Deep changes to the judicial system are urgently needed. Just about no one disputes that.
Too many relics of the apartheid and colonial past persist in the structure of provincial divisions. And the absence of rigorous, credible and transparent mechanisms to hold judges accountable for their conduct is proving increasingly problematic for the administration of justice.
MPs, Cabinet ministers and civil servants are required to disclose their interests. There is no reason why judges should not do the same. On the contrary, fresh evidence emerges regularly that suggests they should, and that, like their counterparts in the executive and legislative branches, they should be subject to appropriate disciplinary procedures.
Cape Judge President John Hlophe’s receipt of payments from the Oasis group seems, on the face of it, to represent an egregious conflict of interests, given that he gave the company leave to sue Judge Siraj Desai for defamation. The bursary his son received from one of the country’s most prominent law firms will hardly lend confidence to attorneys who go up against Smith, Tabata, Buchanan, Boyes in his courtroom.
That Desai — who is also under investigation following a complaint to the Judicial Service Commission by Oasis — and his boss can continue to work together defies reason.
But the case of Hlophe, whose signal virtue is his ability to crystallise the most extreme positions in the debate about the judiciary, is only the most obvious example of the problem.
No doubt there are also inadequacies in the management of courts, from the maintenance of rolls to the maintenance of buildings, and in the capacity of some judges to understand the circumstances in which many South Africans live.
So justice ministers from Dullah Omar to Brigitte Mabandla have not been incorrect in their diagnosis of the problems. Where they have erred is in their solutions.
As we have all heard at some length over the past year, proposals championed by Deputy Minister of Justice Johnny de Lange to pass a package of legislation dealing with these issues threatened to make deep inroads into the separation of powers between the executive and the judiciary.
The General Council of the Bar and a bevy of sitting and retired judges have pointed out that the most serious problems reside in the Constitution 14th Amendment Bill, which, among other things, makes the minister of justice responsible for the administration of the courts. It is not hard to see how that kind of control could be used to put pressure on judicial officers. Practical matters — the maintenance of plumbing, the effectiveness of air conditioning, the length of working hours — can clearly have a substantive effect on the work of courts. Control of these seemingly basic things could readily be abused by a minister bent on making his or her wishes known to a judge.
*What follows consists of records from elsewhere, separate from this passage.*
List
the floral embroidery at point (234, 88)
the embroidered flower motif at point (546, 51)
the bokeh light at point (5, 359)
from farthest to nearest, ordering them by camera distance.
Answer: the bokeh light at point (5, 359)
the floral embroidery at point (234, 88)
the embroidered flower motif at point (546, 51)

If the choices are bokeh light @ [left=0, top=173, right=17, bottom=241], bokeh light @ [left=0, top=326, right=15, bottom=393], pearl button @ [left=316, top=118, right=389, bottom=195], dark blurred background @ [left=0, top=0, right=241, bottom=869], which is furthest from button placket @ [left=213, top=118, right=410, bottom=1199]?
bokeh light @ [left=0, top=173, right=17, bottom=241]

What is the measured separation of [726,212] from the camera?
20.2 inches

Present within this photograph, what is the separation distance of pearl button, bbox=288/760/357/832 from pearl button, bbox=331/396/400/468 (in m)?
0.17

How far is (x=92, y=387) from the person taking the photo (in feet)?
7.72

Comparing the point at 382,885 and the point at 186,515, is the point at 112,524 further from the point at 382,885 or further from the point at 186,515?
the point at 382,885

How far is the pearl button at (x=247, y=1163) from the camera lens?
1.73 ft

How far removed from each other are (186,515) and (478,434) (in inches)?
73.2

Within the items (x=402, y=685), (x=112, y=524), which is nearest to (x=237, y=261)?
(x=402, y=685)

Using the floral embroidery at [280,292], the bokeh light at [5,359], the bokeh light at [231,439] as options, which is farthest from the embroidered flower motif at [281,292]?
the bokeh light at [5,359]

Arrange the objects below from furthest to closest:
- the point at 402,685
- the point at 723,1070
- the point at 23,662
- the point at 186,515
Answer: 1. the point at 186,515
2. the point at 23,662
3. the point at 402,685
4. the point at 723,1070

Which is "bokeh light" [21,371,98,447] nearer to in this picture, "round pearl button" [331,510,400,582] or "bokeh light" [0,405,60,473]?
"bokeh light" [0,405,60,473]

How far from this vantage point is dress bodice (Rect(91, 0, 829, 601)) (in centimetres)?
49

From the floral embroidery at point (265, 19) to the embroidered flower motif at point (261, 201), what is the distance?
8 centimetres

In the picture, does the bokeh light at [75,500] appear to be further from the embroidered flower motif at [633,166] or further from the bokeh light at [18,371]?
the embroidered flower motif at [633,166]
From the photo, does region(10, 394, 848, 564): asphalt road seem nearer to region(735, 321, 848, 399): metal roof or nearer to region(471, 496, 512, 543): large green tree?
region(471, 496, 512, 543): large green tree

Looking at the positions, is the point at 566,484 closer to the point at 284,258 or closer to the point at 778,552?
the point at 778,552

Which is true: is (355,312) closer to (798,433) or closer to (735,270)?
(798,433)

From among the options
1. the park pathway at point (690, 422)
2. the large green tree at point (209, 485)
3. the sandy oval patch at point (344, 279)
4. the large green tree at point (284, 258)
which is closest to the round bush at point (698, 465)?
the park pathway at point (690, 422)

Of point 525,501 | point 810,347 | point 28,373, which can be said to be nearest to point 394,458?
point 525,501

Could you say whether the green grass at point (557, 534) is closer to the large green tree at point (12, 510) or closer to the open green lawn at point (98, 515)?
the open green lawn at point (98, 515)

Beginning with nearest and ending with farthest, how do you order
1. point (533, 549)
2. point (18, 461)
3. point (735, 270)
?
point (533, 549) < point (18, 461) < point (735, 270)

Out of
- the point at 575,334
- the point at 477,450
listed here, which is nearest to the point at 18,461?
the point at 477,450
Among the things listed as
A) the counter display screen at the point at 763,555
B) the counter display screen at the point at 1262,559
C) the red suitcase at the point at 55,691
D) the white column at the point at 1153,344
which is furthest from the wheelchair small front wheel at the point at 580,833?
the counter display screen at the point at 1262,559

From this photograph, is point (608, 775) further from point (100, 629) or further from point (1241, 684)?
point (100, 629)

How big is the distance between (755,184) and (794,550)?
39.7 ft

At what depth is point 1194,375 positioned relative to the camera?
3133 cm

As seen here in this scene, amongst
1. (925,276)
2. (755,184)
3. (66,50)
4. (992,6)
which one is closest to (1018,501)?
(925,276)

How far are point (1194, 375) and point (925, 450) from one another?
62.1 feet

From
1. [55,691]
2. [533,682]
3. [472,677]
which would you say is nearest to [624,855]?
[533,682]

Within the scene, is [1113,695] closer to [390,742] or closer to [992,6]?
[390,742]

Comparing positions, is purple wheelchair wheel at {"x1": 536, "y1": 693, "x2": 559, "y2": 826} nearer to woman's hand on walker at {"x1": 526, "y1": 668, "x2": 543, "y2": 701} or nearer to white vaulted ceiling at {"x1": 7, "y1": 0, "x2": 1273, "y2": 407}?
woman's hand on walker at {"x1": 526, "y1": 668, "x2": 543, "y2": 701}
The apparent demise of the constitutional amendments in their current form is to be welcomed, and the developing view in government that they are unnecessary is to be encouraged.
The strange handling of this issue in Parliament, or rather between Parliament and the executive, is worrying, however. There is little trust among the judges that they will get a fair hearing at the legislature, and it is far from clear that parliamentary and committee officials believe that they can do their jobs free of executive interference. A bit of tension between the branches of government is healthy, but it can play itself out democratically only if their separation is clear and real.
The sting is in the detail
The decision to retain the Directorate of Special Operations (DSO) — the Scorpions — as an independent investigative unit is to be welcomed.
South Africa has always been a frontier society, but the intensification of Wild West-style competition for access to resources and power highlights the need for a straight-shooting sheriff.
The devil, however, is in the detail of the Khampepe commission recommendations and how they are to be implemented. The bulk of the criticism directed at the unit has been over the independence of its decisions on who and who not to investigate. Tied up with that is the vagueness of the accountability provisions affecting the DSO, including the ministerial committee that was supposed to exercise oversight.
It is a pity that Judge Sisi Khampepe has ignored proposals for an independent board to exercise oversight — as in some other countries — and has opted instead to propose a beefed-up ministerial committee, supported by officials with the “authority to deal with operational issues”. This is likely to result in increased pressure to interfere in operational decisions — where politicians really have no business.
The proposal to split the political reporting line is also likely to cause confusion. Prosecutors attached to the DSO will continue to report to the national director of public prosecutions, who will in turn continue to report to the minister of justice. But it is proposed that political oversight for what is called “the law enforcement component” of the DSO is moved to the minister of safety and security. It is a recipe for conflict, notwithstanding pious declarations of commitment to greater cooperation and coordination with police and intelligence agencies.
A National Security Council committee still has to come up with proposals of how to implement the recommendations, a potentially protracted process. The battle over the future of the Scorpions is far from over.